In this introduction, Piketty starts out by taking us back to school to look at the history of Economics, and its apocalyptic tendencies. While most of us remember Ricardo for Comparative Advantage, he reminds us that, like Malthus and Marx, his was an apocalyptic vision about the path of capital and distribution of resources after it. Malthus saw the world as we knew it ending from the scarcity of food, Ricardo from the accumulation of land resources in land-owning capitalist’s hands, and Marx from industrial capital concentration, culminating in massive global communist revolutions. Of course, spoilers, none of these things actually happened. Why were economists so wrong so much of the time?
Piketty wants us to understand something: that early Economics, including not only these pretty smart guys but a bunch of other smart guys, was working without real world data. It was essentially ethnography and math, complete with economic theories born out of visits to inns, industrial workplaces, and so on. Without any data, even brilliant observations about economic culture were doomed to make bad predictions.
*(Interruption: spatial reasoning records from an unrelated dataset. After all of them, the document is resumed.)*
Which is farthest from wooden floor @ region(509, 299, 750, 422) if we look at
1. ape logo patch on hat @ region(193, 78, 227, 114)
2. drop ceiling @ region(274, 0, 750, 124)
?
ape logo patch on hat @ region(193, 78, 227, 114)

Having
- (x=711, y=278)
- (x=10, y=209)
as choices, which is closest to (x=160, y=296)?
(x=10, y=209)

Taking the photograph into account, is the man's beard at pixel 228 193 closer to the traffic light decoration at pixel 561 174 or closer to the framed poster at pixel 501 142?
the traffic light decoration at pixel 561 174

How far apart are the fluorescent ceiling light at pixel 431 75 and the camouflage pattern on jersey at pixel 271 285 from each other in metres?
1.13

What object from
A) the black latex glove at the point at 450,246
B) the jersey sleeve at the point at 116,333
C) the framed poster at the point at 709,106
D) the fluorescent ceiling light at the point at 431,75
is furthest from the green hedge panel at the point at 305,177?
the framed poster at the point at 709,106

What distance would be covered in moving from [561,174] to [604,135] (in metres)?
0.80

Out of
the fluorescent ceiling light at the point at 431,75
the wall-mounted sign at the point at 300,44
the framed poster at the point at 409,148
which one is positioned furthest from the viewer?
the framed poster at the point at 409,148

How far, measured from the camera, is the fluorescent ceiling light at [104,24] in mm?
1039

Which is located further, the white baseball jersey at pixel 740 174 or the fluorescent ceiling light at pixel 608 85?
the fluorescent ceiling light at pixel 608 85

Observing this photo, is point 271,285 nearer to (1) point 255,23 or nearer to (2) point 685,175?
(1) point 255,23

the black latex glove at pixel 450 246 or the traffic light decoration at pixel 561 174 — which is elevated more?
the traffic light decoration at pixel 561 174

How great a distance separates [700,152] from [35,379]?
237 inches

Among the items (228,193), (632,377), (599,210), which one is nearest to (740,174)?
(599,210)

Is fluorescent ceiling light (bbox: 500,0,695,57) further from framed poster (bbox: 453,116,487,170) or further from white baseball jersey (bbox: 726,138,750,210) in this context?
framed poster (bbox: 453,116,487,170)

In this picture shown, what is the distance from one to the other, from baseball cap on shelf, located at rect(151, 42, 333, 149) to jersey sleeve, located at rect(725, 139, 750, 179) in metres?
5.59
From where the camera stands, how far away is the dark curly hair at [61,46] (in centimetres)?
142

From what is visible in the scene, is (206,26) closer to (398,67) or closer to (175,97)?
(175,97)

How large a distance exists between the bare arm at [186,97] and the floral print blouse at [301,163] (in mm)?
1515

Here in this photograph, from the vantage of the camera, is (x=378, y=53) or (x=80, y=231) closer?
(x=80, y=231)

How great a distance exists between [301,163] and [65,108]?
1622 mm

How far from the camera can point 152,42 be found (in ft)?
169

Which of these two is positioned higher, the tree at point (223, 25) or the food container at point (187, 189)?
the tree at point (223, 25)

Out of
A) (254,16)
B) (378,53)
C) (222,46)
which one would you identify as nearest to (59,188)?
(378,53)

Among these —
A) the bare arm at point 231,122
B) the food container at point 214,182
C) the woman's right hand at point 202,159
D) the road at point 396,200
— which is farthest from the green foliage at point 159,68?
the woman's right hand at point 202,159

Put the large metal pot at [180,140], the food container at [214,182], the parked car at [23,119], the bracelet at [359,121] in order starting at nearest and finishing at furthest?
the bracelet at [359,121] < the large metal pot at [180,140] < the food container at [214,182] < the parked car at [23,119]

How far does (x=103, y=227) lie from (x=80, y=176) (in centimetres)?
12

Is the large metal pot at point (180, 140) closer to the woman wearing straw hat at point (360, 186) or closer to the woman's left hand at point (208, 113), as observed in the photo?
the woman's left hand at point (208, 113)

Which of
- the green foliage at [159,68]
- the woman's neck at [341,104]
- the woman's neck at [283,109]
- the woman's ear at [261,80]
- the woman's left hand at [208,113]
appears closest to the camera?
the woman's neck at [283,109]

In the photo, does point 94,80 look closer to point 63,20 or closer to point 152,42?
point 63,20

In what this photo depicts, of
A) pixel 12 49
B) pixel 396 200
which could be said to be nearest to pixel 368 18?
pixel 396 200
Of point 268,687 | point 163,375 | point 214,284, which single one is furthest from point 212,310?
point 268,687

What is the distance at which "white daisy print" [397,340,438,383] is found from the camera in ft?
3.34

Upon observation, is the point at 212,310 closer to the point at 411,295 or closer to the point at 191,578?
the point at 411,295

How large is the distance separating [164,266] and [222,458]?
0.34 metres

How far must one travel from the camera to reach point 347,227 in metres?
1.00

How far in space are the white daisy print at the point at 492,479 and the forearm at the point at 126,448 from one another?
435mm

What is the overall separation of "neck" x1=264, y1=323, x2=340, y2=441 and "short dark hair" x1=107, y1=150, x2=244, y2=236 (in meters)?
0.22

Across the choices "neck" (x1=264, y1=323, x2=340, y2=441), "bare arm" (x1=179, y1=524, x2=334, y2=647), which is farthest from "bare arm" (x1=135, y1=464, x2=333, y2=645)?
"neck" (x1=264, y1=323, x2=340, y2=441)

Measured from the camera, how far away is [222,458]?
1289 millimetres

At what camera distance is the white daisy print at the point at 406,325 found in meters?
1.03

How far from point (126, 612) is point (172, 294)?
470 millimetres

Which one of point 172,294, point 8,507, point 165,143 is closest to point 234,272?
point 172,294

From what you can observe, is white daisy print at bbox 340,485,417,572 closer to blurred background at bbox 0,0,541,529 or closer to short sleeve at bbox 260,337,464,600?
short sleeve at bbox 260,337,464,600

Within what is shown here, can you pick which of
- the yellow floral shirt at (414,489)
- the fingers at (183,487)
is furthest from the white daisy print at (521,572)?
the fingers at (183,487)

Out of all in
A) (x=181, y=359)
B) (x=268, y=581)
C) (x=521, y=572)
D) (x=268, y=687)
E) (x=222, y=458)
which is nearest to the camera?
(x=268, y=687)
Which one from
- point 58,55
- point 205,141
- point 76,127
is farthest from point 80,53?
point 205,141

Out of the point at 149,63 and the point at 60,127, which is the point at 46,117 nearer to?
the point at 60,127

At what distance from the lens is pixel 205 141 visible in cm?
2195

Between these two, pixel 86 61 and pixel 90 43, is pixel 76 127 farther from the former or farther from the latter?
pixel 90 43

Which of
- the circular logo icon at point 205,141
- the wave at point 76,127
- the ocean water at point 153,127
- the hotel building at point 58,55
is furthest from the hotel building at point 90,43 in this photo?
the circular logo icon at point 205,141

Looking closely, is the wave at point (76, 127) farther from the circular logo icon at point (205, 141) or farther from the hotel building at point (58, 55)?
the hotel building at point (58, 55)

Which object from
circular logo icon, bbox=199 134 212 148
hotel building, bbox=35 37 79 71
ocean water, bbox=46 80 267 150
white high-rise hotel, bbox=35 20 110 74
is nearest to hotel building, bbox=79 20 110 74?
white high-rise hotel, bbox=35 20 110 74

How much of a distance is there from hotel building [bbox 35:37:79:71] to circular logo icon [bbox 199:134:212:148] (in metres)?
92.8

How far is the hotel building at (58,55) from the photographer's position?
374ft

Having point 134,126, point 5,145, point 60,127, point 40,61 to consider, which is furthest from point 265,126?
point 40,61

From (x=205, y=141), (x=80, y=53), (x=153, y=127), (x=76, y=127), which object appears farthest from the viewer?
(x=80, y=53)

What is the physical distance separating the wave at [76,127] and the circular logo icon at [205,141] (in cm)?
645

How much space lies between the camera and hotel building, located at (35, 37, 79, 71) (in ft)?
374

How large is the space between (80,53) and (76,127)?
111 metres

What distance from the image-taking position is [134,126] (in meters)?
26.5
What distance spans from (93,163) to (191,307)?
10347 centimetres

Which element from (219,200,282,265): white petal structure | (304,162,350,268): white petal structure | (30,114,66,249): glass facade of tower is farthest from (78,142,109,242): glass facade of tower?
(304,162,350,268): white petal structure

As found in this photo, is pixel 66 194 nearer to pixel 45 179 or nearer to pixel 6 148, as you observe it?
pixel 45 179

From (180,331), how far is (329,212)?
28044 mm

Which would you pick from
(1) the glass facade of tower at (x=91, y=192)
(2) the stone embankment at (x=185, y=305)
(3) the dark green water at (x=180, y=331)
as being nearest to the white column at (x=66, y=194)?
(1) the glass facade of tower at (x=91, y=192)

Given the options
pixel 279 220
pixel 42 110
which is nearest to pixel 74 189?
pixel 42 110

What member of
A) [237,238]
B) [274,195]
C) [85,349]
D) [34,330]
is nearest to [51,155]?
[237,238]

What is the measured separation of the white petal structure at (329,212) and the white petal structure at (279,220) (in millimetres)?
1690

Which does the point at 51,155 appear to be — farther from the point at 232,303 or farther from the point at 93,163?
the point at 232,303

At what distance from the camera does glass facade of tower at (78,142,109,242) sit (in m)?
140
From 19th century doom and gloom Piketty switches to the “fairytale” of Kuznets — but it’s the first tale with data behind it, and that’s important. By the mid 20th century Simon Kuznets was telling the tale of capitalism giving rise to greater income equality as almost a natural consequence of the system. In fact, much of post-war economics was starting to rely on data which had never been accessible before: national accounts, tax data, estate data, etc., often tabulated by hand. But with two world wars and a worldwide depression that limited window on the first data-rich analysis of capitalism was necessarily flawed. While Kuznets himself cautioned generalizing from this window he knew was narrow in his papers, he was more exuberant in his speech, and it was what the post-war world wanted to hear.
To build on this history, Piketty tells us about the data he is working with for this next century analysis, and again, he cautions us about its limitations and gaps. He also tells us about how other datasets were gathered, listing them off, and emphasizing how much modern research tools, like computers have made his job far easier than his predecessors.
The first conclusion of his data is refreshing: that you can’t divide economics from politics and pretend to predict things. The second conclusion is more ominous, it is that things can really go terribly wrong in capitalism, that the system doesn’t correct itself naturally.
Together, we can take these as capitalism doesn’t exist beyond politics, and nothing in economics is going to take care of us, we have to take care of ourselves. But take care of ourselves from what? Piketty goes on to describe some of the problems of progressing inequality, with hints that he will expand on these later.
And lastly, he briefly excoriates his field for its obsession with math and disdain for the other “soft” social sciences. As someone who has for many years referred to Economics as “a science desperately searching for a coefficient,” this was edifying for me. If you come up with an idea and do math on it, that math can be pretty and a wonderful thing. But to connect it to the real world, to enter into the realm of science, you must be measuring something — a step woefully absent in much of the history of Economics. Piketty calls for his field to grow up; to play nice with the other social sciences, and don’t do more math than the data lets you do.
What do you think? What did Piketty miss? He takes Ricardo, Marx, and Malthus to task, but largely leaves Smith alone. Does Smith present problems for his ideas? And are you hooked yet?